The author of books like Pride and Prejudice and Sense and Sensibility with romance as its main plot, in her personal life, never got married herself. Her closest family member was her elder sister Cassandre, who like Jane, never got married. Both Cassandre and Jane experienced heartbreak, giving Jane the stimulation to write such strong yet exquisite romantic characters. Although the guardian of Jane’s private life Cassandre destroyed and censored most of her personal letters, many threads point in the direction of Jane to have experienced firsthand love and heartbreak. In 1802, Austen agreed to marry Harris Bigg-Whither but revoked her acceptance the next day. Some say, quite in contradiction to this, that Jane had fallen in love with a man who died not too late after that. In the movie Becoming Jane, Jane is shown to have a love affair with Tom Lefroy, a middle-class Irishman but their romance never takes a leap to marriage.
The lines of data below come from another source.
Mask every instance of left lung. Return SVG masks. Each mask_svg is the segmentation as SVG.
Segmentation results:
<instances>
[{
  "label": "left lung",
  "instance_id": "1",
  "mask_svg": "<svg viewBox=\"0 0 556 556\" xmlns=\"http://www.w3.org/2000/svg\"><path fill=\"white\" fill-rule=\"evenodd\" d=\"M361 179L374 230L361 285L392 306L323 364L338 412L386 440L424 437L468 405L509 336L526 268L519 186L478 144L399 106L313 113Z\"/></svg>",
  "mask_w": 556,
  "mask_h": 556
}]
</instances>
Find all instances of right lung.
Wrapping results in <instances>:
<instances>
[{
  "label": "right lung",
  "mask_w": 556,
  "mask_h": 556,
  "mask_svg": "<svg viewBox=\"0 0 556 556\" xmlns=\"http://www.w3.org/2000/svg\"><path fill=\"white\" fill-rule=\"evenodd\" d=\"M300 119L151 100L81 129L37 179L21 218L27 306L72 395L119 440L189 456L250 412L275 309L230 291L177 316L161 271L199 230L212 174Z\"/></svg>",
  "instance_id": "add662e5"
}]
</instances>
Jane Austen’s writings were initially published in anonymity but were made public to the world by her brother Henry after her death. Her earlier writings from 1787 to 1793 are mainly plays, short novels, satires, sentimental comedies, and parodies of existing books that have been preserved and contained in the three manuscripts, namely – Volume the First, Volume the Second, and Volume the Third. Her form and genre of writing saw a notable curvature after she wrote Lady Susan in 1794. It depicts the struggle of a woman to establish her power based on her personality that leads to nothing but social destruction, hinting towards the mere value the societal disregard for a woman’s accolades and talents.
Between 1795 and 1797, she wrote the first versions of Pride and Prejudice and Sense and Sensibility, then known as “First Impressions” and “Elinor and Marianne” respectively. In 1809, while living with her brother Henry, sisters, and mother in Chawton of Hampshire, Jane set to publish the two novels. In November 1811, Sense and Sensibility was published anonymously which received critical appreciation from Quarterly Review and Critical Review. It was followed by Pride and Prejudice‘s release in 1813, establishing Jane Austen as an established but anonymous author. In the following years, Mansfield Park and Emma were published.
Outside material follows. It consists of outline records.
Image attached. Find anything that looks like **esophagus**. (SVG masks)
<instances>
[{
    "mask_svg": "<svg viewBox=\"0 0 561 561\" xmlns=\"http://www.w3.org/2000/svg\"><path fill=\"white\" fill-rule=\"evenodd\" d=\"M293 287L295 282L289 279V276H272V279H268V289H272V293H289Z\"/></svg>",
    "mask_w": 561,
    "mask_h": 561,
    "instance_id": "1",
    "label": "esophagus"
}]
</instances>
She enjoyed the fulfillment of having her novels published and reviewed with positive commentary. The then prince regent George IV thoroughly enjoyed her writing –so much that he had a set of her novels in each of his residences.
Her perfect blend of morality, wit, and romance with hints of humor was widely loved by her audience. She brought forth the issue of the disheartening female futility and highlighted the social barriers to prevent women from being independent of marriage which makes her one of the most notable and memorable novelists of all time.